* Data provided *
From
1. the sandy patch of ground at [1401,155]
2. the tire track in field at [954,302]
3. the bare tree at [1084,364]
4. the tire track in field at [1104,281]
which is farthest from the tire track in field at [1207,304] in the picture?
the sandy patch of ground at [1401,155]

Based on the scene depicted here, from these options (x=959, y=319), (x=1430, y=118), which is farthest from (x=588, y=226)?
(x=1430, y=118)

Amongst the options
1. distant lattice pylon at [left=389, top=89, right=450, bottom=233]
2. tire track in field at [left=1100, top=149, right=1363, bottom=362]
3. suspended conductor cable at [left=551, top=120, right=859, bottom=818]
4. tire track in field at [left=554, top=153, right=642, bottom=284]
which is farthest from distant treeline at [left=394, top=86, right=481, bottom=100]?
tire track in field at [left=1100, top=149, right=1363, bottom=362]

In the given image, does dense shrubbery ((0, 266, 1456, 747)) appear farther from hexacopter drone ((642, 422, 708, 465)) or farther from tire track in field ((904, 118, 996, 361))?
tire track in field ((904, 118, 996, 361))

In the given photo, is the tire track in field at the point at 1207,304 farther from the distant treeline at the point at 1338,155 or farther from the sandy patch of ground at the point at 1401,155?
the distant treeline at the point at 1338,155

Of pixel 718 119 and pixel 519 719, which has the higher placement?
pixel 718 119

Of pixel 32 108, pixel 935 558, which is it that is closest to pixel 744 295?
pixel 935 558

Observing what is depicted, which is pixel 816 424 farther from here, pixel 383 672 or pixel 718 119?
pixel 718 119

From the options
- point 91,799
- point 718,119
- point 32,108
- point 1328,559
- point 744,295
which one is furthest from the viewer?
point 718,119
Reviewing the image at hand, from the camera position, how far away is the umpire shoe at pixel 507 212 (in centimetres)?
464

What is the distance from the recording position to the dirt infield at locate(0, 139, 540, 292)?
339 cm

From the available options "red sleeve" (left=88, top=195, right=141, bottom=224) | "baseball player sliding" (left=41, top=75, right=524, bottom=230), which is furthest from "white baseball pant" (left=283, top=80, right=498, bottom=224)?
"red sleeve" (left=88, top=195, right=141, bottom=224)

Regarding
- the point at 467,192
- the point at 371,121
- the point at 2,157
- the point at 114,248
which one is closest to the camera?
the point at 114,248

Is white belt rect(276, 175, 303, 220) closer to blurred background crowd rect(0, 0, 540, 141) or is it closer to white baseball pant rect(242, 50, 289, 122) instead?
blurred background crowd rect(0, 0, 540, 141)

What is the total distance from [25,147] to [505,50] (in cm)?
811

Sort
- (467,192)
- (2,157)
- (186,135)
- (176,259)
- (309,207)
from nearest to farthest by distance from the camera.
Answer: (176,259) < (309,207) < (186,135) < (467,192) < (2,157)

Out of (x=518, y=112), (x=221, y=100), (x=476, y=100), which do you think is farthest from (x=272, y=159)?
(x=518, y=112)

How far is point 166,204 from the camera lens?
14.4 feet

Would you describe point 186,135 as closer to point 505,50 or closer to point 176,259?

* Prompt *
Return each entry from above without altering a single character.

* Exercise solution *
From
1. the sandy patch of ground at [1401,155]
2. the tire track in field at [954,302]
3. the bare tree at [1084,364]
4. the tire track in field at [1104,281]
which is farthest from the tire track in field at [1207,304] in the picture?
the sandy patch of ground at [1401,155]

Based on the scene depicted here, from these options (x=959, y=319), (x=1430, y=118), which is farthest from (x=588, y=226)?
(x=1430, y=118)

Amongst the options
1. distant lattice pylon at [left=389, top=89, right=450, bottom=233]
2. tire track in field at [left=1100, top=149, right=1363, bottom=362]
3. suspended conductor cable at [left=551, top=120, right=859, bottom=818]
4. tire track in field at [left=554, top=153, right=642, bottom=284]
which is farthest from distant treeline at [left=394, top=86, right=481, bottom=100]?
tire track in field at [left=1100, top=149, right=1363, bottom=362]

In the given image, does dense shrubbery ((0, 266, 1456, 747)) appear farther from hexacopter drone ((642, 422, 708, 465)) or farther from tire track in field ((904, 118, 996, 361))?
tire track in field ((904, 118, 996, 361))

In the given photo, is the tire track in field at the point at 1207,304 farther from the distant treeline at the point at 1338,155 or farther from the sandy patch of ground at the point at 1401,155?
the distant treeline at the point at 1338,155

Of pixel 718 119 and pixel 519 719, which has the higher placement?
pixel 718 119

Of pixel 32 108, pixel 935 558, which is it that is closest to pixel 744 295?
pixel 935 558

Observing what is depicted, which is pixel 816 424 farther from here, pixel 383 672 or pixel 718 119?
pixel 718 119

From the options
- point 91,799
- point 718,119
- point 32,108
- point 1328,559
- point 744,295
which one is furthest from the viewer?
point 718,119
Reviewing the image at hand, from the camera position, how far away is the umpire shoe at pixel 507 212 (in centimetres)?
464

What is the distance from the recording position to the dirt infield at locate(0, 139, 540, 292)?
339 cm

From the available options "red sleeve" (left=88, top=195, right=141, bottom=224) | "baseball player sliding" (left=41, top=75, right=524, bottom=230), which is furthest from "white baseball pant" (left=283, top=80, right=498, bottom=224)?
"red sleeve" (left=88, top=195, right=141, bottom=224)

Regarding
- the point at 467,192
- the point at 371,121
- the point at 2,157
- the point at 114,248
which one is closest to the camera?
the point at 114,248

Is white belt rect(276, 175, 303, 220) closer to blurred background crowd rect(0, 0, 540, 141) or is it closer to white baseball pant rect(242, 50, 289, 122) instead?
blurred background crowd rect(0, 0, 540, 141)

What is the total distance from [25,147] to [505,50] (in cm)?
811

Sort
- (467,192)
- (2,157)
- (186,135)
- (176,259)
- (309,207)
from nearest to farthest by distance from the camera.
Answer: (176,259) < (309,207) < (186,135) < (467,192) < (2,157)

Out of (x=518, y=112), (x=221, y=100), (x=476, y=100), which do you think is farthest from (x=272, y=159)?
(x=518, y=112)

How far is point 166,204 from the camera lens?
14.4 feet

Would you describe point 186,135 as closer to point 505,50 or closer to point 176,259?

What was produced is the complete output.